High quality separation is key to protein identification
The complexity of proteomic digests is extremely high therefore good fractionation in the first dimension is critical when the goal is deep protein identification. Using high pH fractionation in the first dimension, good even peptide separation was obtained (Figure 2) with ~9000 peptides identified in each fraction. Peak separation was also good as only about 25% of peptides were found in multiple fractions, providing 106849 distinct peptides in total.
High quality analytical separation is also important for good identification rates and this is easily obtained using microflow LC. The median peak with on the analytical column was 7.2 seconds at half height. As this is data dependent acquisition, the point at which MS/MS is triggered on each LC peak can be variable and this will impact the resulting intensity / quality of each spectrum. However when peak shape is sharp it is more likely that an MS/MS will be collected closer to the LC peak apex where intensity is best, this was the case in this study as indicated in Figure 3. Here the point of MS/MS acquisition relative to the LC peak apex is plotted and shows that 90% of MS/MS spectra are collected at 50% peak height or greater.
High quality MS/MS
The quantity and the quality of the MS/MS spectra acquired is also key for identifying as many peptides and hence proteins from the sample. The quality of the MS/MS spectrum acquired can be reflected in the score from the subsequent database search. Here, the score distribution (Figure 4, top) indicated that the majority of MS/MS spectra acquired were of high quality, score of 8 or more (blue). When the distribution for the MS/MS spectra that resulted in a confident peptide ID is plotted you can see a slight shift of the distribution to higher score. This shows that the overall quality of most spectra is very good. Combined with the large search space covered by ProteinPilot Software, 83% of spectra collected was matched to the proteins / peptides at 1% global FDR. This means many confident peptides are identified for each protein as reflected in Figure 4 (bottom). The majority of proteins have 2 or more peptides identified for higher confidence.

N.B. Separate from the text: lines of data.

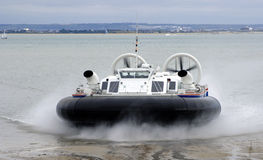 Commercial Hovercraft. A commercial passenger hovercraft comes ashore Stock Photos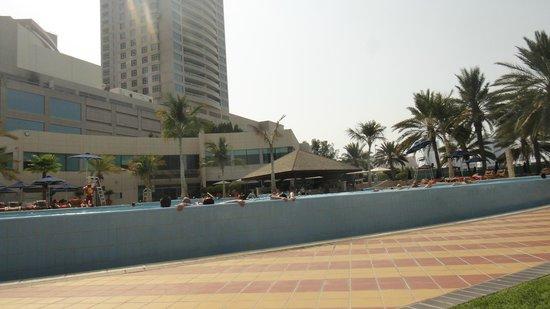 Beach Rotana: Pool and the bar inside
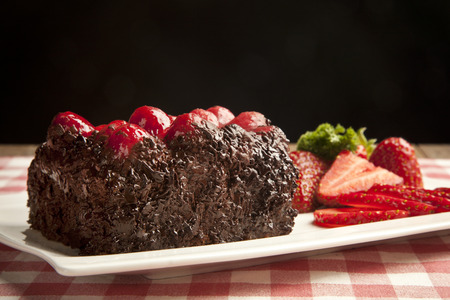 Piece of chocolate cake with icing and fresh berry photo
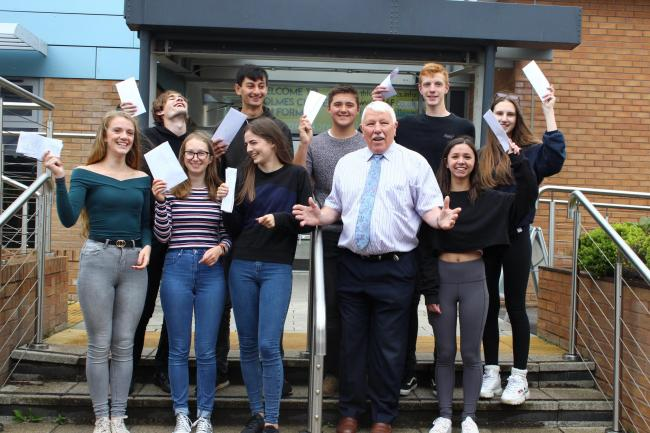 Students celebrate their exam successes with head teacher Denis Oliver
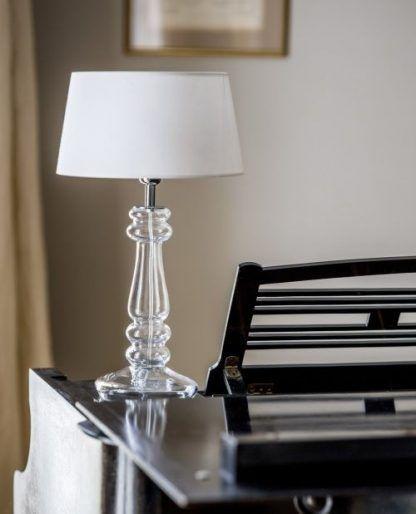 lampa stołowa ze szklaną podstawa i białym abażurem na stół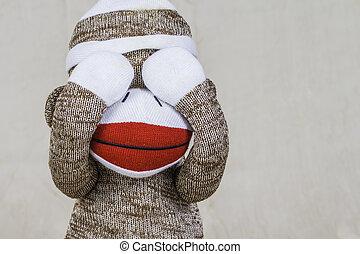 Sock Monkey Layout - A close shot of a sock monkey playing...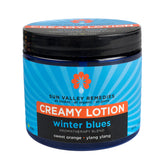 Winter Blues Creamy Lotion in 16 ounce cobalt jar and blue label. Made with organic Aloe Vera, sweet orange, ylang ylang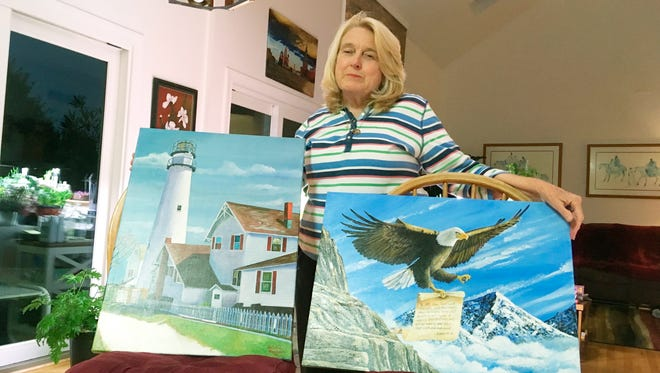 Former Department of Correction counselor Patricia May displays examples of paintings by Delaware prison inmates that decorate her home in Hockessin, Del., Monday, July 16, 2018. May, a state corrections counselor who was taken hostage during a deadly riot at Delaware's maximum-security prison, says prison officials are to blame. On Tuesday, Gov. John Carney and corrections officials will release a final report on efforts to implement 41 recommendations from an independent review team. (AP Photo/Randall Chase)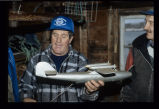 Len Brown in his store with a wooden model airplane, Joe Batt's Arm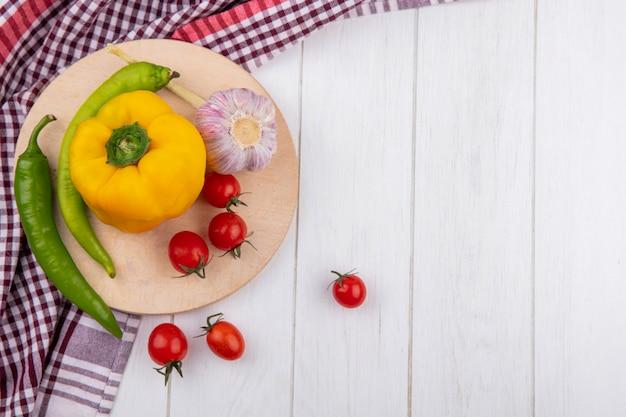Seitenansicht von gemüse als knoblauch-tomaten-pfeffer auf schneidebrett auf kariertem stoff auf holz mit kopienraum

While most proteomics experiments today are quantitative in nature in order to deeper understand complex biology, it is still important to have good protein identification workflows for the generation of spectral libraries or to quickly confirm the identity of the major components. Here, a strategy for accelerated protein identification is demonstrated using microflow LC on the TripleTOF 6600 System. The throughput and ease of use of the higher flow LC approach reduces the instrument time required to perform these experiments, while maintaining high results quality. Using just 15 hours of instrument time, the high quality separation combined with the high speed acquisition of the TripleTOF 6600 System, enabled the identification of over 7100 proteins (over 106 000 peptides) from a digested Hela cell lysate.